Present the stretch of material from its start through the line containing "What is the difference between the values" as a numbered list, leaving out any blank lines.

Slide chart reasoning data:
-- Opening Marker --

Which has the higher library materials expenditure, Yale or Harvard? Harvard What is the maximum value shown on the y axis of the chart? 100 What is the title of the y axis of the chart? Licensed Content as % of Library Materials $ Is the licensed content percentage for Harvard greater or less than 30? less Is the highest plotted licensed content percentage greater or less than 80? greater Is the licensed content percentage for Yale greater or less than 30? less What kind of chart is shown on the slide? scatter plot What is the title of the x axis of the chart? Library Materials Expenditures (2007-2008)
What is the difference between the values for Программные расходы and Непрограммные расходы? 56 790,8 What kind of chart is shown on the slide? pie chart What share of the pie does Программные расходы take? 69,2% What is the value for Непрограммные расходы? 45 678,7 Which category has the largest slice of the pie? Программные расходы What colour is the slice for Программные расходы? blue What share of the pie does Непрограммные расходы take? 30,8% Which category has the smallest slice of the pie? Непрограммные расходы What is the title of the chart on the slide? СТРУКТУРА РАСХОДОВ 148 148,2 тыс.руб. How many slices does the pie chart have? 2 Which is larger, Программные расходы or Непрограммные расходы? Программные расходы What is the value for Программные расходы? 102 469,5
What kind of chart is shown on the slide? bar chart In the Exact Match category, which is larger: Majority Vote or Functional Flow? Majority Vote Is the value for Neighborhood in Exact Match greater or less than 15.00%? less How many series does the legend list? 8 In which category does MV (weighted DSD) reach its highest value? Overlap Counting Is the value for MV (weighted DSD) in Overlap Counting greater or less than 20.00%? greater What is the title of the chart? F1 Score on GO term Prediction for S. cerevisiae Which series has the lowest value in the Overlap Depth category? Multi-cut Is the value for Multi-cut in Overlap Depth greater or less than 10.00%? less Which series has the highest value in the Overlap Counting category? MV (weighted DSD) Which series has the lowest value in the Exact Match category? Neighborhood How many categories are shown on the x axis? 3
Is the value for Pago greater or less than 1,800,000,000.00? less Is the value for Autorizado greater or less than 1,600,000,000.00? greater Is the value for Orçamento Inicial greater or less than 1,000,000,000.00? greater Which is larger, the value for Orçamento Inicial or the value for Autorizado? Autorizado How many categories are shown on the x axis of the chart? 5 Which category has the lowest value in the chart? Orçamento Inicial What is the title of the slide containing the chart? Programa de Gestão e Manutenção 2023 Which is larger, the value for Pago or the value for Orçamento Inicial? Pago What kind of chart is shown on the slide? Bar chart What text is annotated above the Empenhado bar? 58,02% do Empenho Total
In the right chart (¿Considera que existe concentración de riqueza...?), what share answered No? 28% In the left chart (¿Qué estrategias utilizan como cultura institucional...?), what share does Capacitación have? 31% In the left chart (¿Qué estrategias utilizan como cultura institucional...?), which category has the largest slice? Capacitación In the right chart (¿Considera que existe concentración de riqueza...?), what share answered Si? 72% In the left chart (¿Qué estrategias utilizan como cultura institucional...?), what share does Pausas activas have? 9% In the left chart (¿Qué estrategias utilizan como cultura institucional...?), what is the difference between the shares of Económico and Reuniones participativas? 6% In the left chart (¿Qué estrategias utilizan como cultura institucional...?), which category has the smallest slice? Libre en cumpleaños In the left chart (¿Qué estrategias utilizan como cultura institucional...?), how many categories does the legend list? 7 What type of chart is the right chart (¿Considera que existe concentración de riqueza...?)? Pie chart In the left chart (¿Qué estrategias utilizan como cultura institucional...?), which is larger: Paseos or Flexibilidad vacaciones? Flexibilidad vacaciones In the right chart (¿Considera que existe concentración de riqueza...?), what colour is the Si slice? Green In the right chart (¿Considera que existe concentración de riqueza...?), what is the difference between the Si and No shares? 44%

-- Closing Marker --

▶ **Solution to the problem**
1. Which has the higher library materials expenditure, Yale or Harvard? Harvard What is the maximum value shown on the y axis of the chart? 100 What is the title of the y axis of the chart? Licensed Content as % of Library Materials $ Is the licensed content percentage for Harvard greater or less than 30? less Is the highest plotted licensed content percentage greater or less than 80? greater Is the licensed content percentage for Yale greater or less than 30? less What kind of chart is shown on the slide? scatter plot What is the title of the x axis of the chart? Library Materials Expenditures (2007-2008)
2. What is the difference between the values for Программные расходы and Непрограммные расходы? 56 790,8 What kind of chart is shown on the slide? pie chart What share of the pie does Программные расходы take? 69,2% What is the value for Непрограммные расходы? 45 678,7 Which category has the largest slice of the pie? Программные расходы What colour is the slice for Программные расходы? blue What share of the pie does Непрограммные расходы take? 30,8% Which category has the smallest slice of the pie? Непрограммные расходы What is the title of the chart on the slide? СТРУКТУРА РАСХОДОВ 148 148,2 тыс.руб. How many slices does the pie chart have? 2 Which is larger, Программные расходы or Непрограммные расходы? Программные расходы What is the value for Программные расходы? 102 469,5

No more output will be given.